Немного погодя мы ужинали в светлом просторном зале в кругу семьи. Я любовалась своими родителями, и сердце в груди сжималось, будто предчувствуя беду, отчего я не могла заставить себя съесть ни кусочка приготовленных яств. Мне было невыносимо душно и хотелось побыть одной, постараться совладать с чувствами и по возможности трезво обдумать то решение, которое я должна была принять совсем скоро. Глядя в мои усталые потерянные глаза, отец — мой нежный, понимающий отец — отпустил меня из-за стола, в мерах предосторожности приставив ко мне двух служанок, словно кто-то мог похитить меня из собственных чертогов. Я не спорила, тем более что тихие девушки ничем не докучали и не мешали мне. Элегантно поклонившись — грации и правилам вежливости меня учили с самых ранних лет, так что они почти впитались в мою кровь — я покинула столовую залу, а вскоре и стены дворца.

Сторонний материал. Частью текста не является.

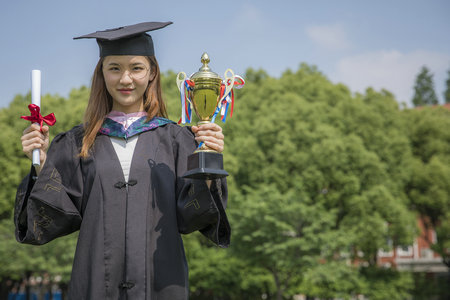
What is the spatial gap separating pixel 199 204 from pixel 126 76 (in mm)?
1018

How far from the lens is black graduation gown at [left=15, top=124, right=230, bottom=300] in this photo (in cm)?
339

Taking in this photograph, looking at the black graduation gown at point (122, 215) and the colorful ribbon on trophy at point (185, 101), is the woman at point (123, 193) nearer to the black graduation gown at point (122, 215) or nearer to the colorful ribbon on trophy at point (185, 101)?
the black graduation gown at point (122, 215)

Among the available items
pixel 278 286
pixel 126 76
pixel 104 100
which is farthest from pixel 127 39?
pixel 278 286

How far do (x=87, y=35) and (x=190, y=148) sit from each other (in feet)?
3.37

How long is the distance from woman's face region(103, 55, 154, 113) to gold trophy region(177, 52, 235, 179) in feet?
0.92

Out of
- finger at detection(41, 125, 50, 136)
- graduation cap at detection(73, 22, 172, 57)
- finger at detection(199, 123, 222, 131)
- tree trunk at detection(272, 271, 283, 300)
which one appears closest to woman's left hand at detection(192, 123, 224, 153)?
finger at detection(199, 123, 222, 131)

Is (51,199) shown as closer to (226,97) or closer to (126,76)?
(126,76)

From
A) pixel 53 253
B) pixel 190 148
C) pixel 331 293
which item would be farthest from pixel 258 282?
pixel 190 148

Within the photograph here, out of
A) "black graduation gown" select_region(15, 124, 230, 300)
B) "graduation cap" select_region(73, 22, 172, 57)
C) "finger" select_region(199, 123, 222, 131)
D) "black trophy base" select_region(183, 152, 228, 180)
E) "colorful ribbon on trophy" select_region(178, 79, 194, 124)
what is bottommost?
"black graduation gown" select_region(15, 124, 230, 300)

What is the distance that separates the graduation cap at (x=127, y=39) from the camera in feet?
12.1

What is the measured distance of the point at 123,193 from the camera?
3.53 metres

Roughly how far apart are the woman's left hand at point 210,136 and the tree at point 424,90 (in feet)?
222

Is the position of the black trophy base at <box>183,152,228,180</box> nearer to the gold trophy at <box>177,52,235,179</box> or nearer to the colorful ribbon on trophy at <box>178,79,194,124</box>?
the gold trophy at <box>177,52,235,179</box>

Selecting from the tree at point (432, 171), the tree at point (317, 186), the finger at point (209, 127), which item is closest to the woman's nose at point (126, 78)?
the finger at point (209, 127)
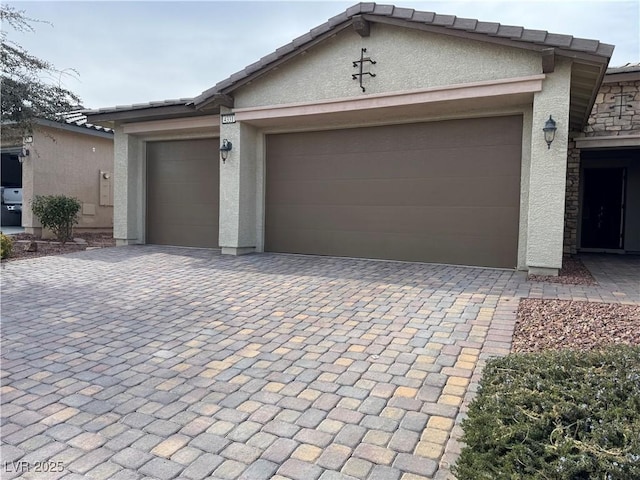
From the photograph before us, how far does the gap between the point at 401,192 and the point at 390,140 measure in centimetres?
106

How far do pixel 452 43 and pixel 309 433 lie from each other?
677 centimetres

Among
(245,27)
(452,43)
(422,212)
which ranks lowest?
(422,212)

Родительский сад был обширен и красив, недаром он принадлежал богу света и весны. Я шла по галерее, примыкавшей к чертогам Бальдра. Она была гораздо меньше и скромнее, нежели во дворце Одина, и стелилась по земле, а не парила в воздухе, как многоярусные переходы Вальхаллы, но я любила её. В детстве меня только и можно было отыскать, что в саду и галерее. Чертог моего отца был весь выточен из белого камня и словно замер в воздухе, подчинялись общему облику и лёгкие галереи. Прислонившись к одной из опор, я глядела на засыпающие цветы, на мерно журчащие ручьи и, наконец, на ночной небосвод, где сияла почти полностью округлившаяся луна. В очередной раз вспомнив слова Всеотца, я вздохнула.